Start of Given records

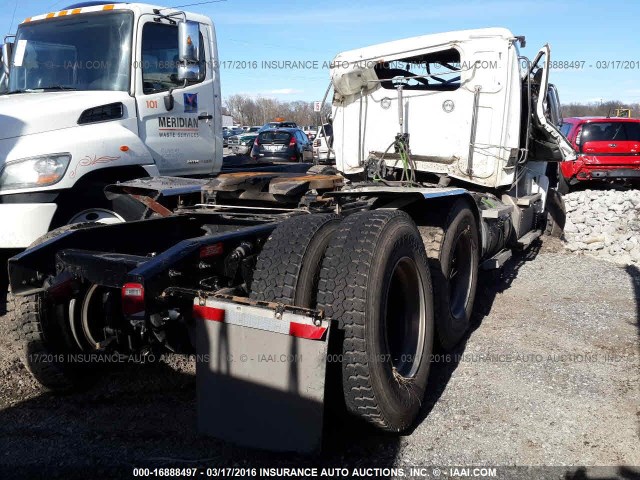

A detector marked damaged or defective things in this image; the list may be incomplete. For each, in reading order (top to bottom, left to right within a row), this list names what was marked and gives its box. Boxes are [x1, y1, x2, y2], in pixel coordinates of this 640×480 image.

damaged semi truck [6, 21, 576, 450]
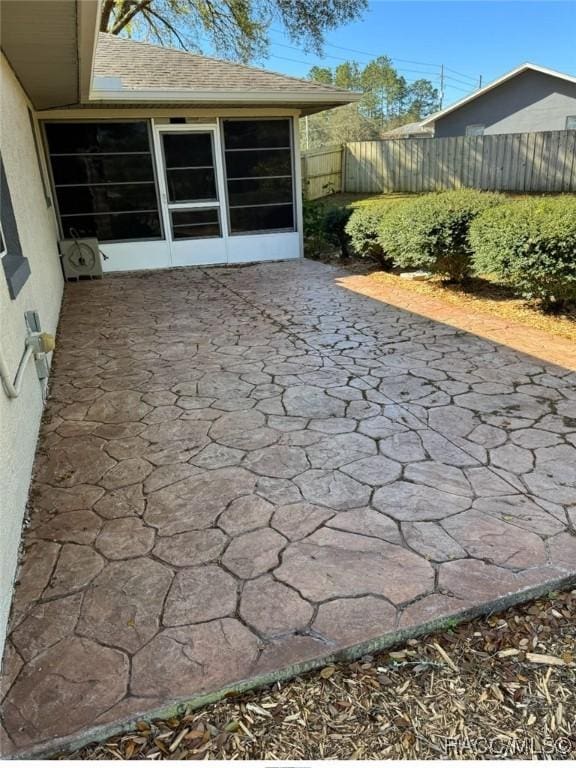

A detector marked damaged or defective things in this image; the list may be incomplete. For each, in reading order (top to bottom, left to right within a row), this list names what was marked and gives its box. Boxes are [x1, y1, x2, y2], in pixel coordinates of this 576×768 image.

cracked concrete pattern [1, 260, 576, 756]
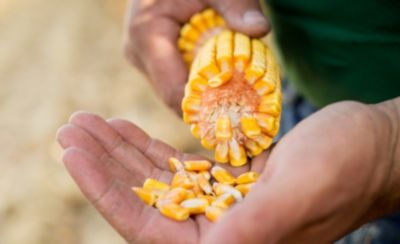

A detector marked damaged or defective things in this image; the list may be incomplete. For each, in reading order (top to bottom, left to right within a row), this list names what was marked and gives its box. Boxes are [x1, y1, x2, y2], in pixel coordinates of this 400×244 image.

broken cob [180, 8, 282, 167]
broken cob [130, 157, 258, 222]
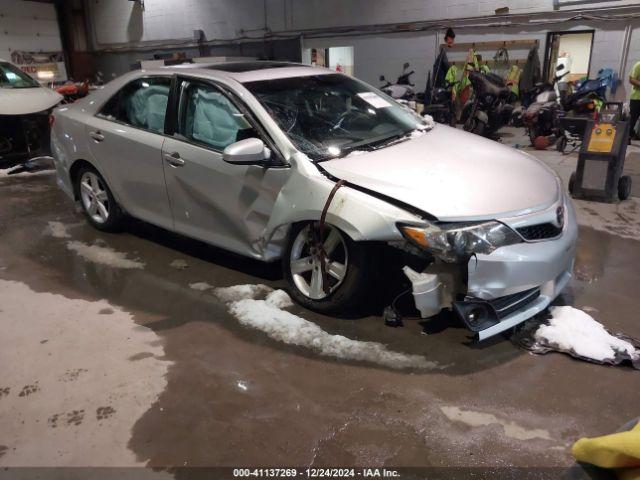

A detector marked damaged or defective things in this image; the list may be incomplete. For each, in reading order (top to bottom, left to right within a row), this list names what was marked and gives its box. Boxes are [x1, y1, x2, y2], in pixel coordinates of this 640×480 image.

crumpled hood [0, 86, 62, 114]
crumpled hood [322, 124, 556, 221]
damaged front bumper [408, 195, 576, 342]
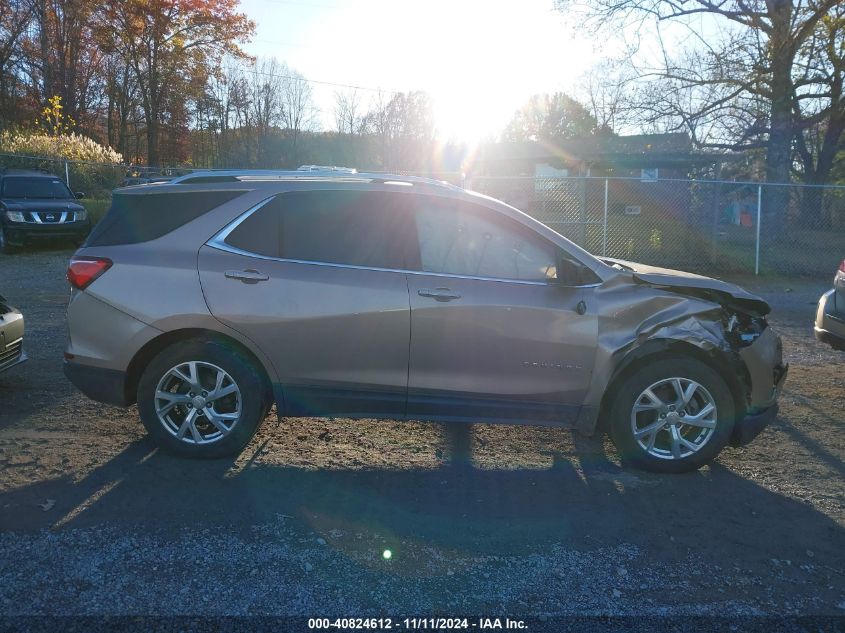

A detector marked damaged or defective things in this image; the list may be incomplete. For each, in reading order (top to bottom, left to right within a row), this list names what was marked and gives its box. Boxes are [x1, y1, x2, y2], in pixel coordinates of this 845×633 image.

crumpled hood [600, 256, 772, 316]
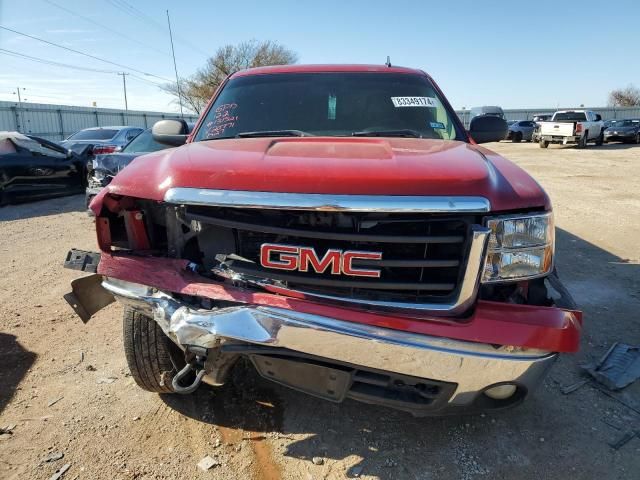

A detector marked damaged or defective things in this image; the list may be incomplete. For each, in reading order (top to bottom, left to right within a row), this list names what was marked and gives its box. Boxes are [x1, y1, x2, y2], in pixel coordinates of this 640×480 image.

crumpled hood [92, 153, 142, 175]
crumpled hood [105, 135, 552, 210]
cracked bumper cover [100, 276, 560, 406]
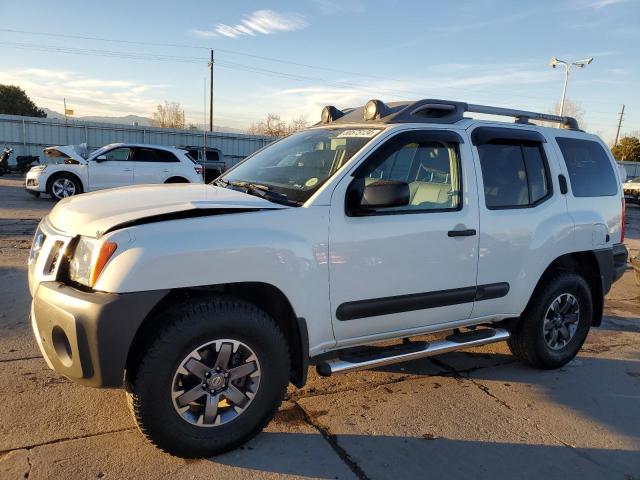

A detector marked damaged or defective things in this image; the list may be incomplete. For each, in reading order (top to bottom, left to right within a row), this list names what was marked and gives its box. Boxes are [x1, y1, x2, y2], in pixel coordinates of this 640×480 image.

crack in pavement [294, 402, 370, 480]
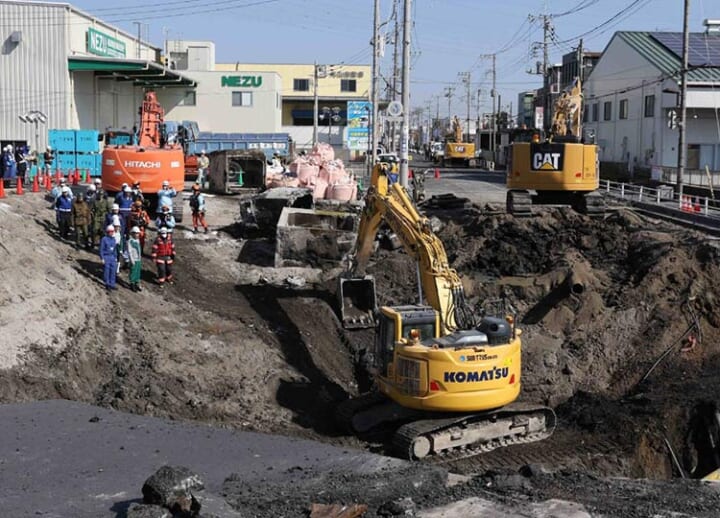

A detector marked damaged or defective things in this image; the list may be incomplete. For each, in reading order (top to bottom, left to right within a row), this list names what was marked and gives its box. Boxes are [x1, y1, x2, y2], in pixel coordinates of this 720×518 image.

broken concrete slab [274, 207, 358, 268]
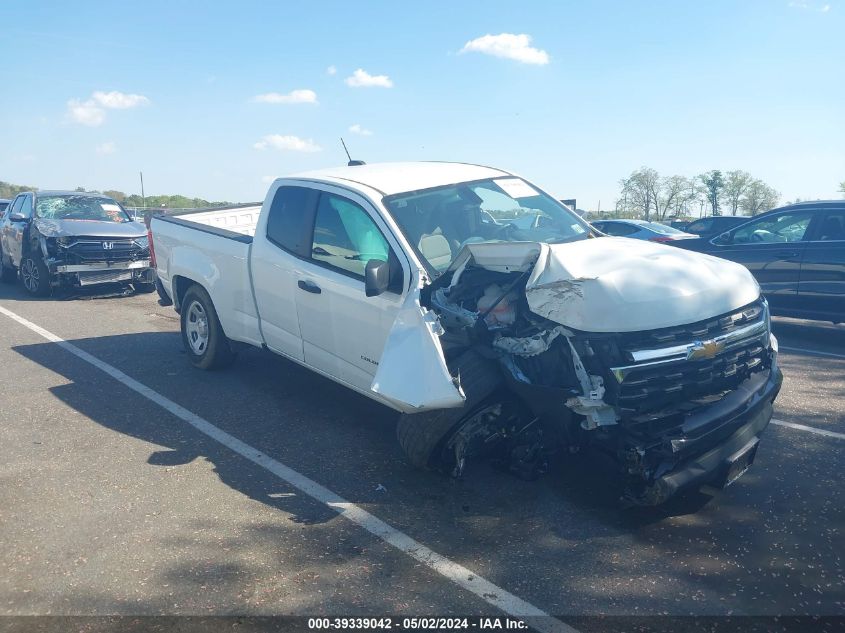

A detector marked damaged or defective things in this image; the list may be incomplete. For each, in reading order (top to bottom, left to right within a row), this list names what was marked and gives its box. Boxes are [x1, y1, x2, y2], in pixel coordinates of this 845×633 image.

crumpled hood [34, 217, 146, 237]
damaged white suv [152, 162, 784, 504]
damaged front end [396, 239, 784, 506]
crumpled hood [448, 237, 760, 334]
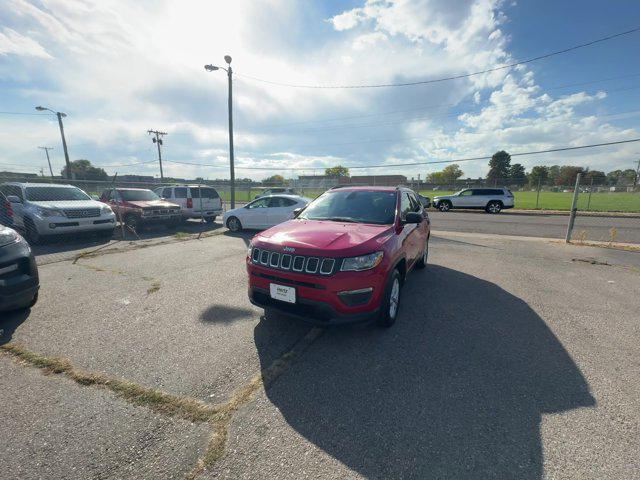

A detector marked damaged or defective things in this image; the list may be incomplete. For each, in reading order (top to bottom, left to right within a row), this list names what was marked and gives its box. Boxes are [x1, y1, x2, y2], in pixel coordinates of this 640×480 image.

crack in pavement [1, 324, 324, 478]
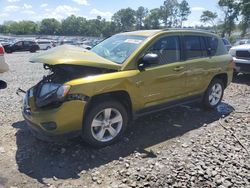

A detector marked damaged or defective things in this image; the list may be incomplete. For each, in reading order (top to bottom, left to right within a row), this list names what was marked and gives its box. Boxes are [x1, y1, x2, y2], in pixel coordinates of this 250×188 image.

crumpled hood [29, 45, 121, 70]
damaged front bumper [22, 88, 87, 141]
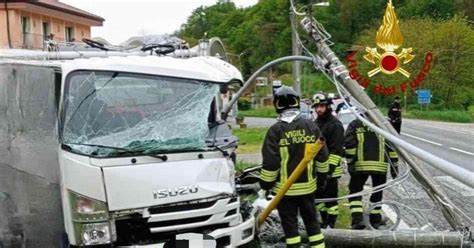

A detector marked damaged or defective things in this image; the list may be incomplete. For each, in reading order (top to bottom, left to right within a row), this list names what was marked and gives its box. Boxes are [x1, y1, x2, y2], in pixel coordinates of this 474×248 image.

damaged isuzu truck [0, 44, 256, 246]
shattered windshield [60, 70, 220, 157]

End of Given records

### About this task:
Leave the pictures out and reproduce every record above exactly.

### Answer area:
A detector marked damaged or defective things in this image; the list may be incomplete. For each, in reading order (top to bottom, left to right within a row), this list names what was marked and gives its box. Boxes are [x1, y1, x2, y2], in pixel coordinates of this 640×480 image.

damaged semi truck [6, 21, 576, 450]

A detector marked damaged or defective things in this image; the list may be incomplete. For each, in reading order (top to bottom, left to right within a row), this list names what was marked and gives its box. Boxes are [x1, y1, x2, y2], in pixel coordinates of this 576×768 image.

cracked concrete pattern [1, 260, 576, 756]

A detector marked damaged or defective things in this image; the list may be incomplete. For each, in reading order (top to bottom, left to right within a row), this list names what was marked and gives its box. Boxes are [x1, y1, x2, y2], in pixel coordinates of this 400×244 image.

broken cob [180, 8, 282, 167]
broken cob [130, 157, 258, 222]

A detector marked damaged or defective things in this image; the list may be incomplete. For each, in reading order (top to bottom, left to right within a row), this list names what was marked and gives its box. Boxes are [x1, y1, x2, y2], in pixel coordinates of this 640×480 image.

crumpled hood [0, 86, 62, 114]
crumpled hood [322, 124, 556, 221]
damaged front bumper [408, 195, 576, 342]

A detector marked damaged or defective things in this image; the list may be incomplete. For each, in reading order (top to bottom, left to right within a row), this list names what was marked and gives its box. Boxes are [x1, y1, x2, y2], in pixel coordinates of this 845×633 image.

crumpled hood [600, 256, 772, 316]

A detector marked damaged or defective things in this image; the list may be incomplete. For each, in reading order (top to bottom, left to right within a row), this list names what was marked and gives its box. Boxes are [x1, y1, x2, y2], in pixel coordinates of this 640×480 image.

crumpled hood [92, 153, 142, 175]
crumpled hood [105, 135, 552, 210]
cracked bumper cover [100, 276, 560, 406]

A detector marked damaged or defective things in this image; the list may be incomplete. For each, in reading order (top to bottom, left to right within a row), this list names what was marked and gives its box. Boxes are [x1, y1, x2, y2], in pixel coordinates of this 640×480 image.

crack in pavement [294, 402, 370, 480]

A detector marked damaged or defective things in this image; the list may be incomplete. For each, in reading order (top to bottom, left to right within a row), this list names what was marked and gives its box. Boxes are [x1, y1, x2, y2], in pixel coordinates of this 720×518 image.

broken concrete slab [274, 207, 358, 268]

A detector marked damaged or defective things in this image; the list may be incomplete. For each, in reading order (top to bottom, left to right within a row), this list names what was marked and gives its box. Boxes are [x1, y1, x2, y2], in pixel coordinates of this 845×633 image.

crumpled hood [34, 217, 146, 237]
damaged white suv [152, 162, 784, 504]
damaged front end [396, 239, 784, 506]
crumpled hood [448, 237, 760, 334]

A detector marked damaged or defective things in this image; the list may be incomplete. For each, in reading order (top to bottom, left to right within a row), this list names what was marked and gives its box. Boxes are [x1, y1, x2, y2], in pixel coordinates of this 640×480 image.

crack in pavement [1, 324, 324, 478]

A detector marked damaged or defective things in this image; the list may be incomplete. For each, in reading order (top to bottom, left to right within a row), this list names what was marked and gives its box. Boxes are [x1, y1, x2, y2], in pixel coordinates of this 250×188 image.

crumpled hood [29, 45, 121, 70]
damaged front bumper [22, 88, 87, 141]

A detector marked damaged or defective things in this image; the list may be incomplete. For each, in reading order (top to bottom, left to right within a row), this list names what was marked and gives its box. Boxes are [x1, y1, x2, y2], in pixel coordinates of this 474×248 image.

damaged isuzu truck [0, 44, 256, 246]
shattered windshield [60, 70, 220, 157]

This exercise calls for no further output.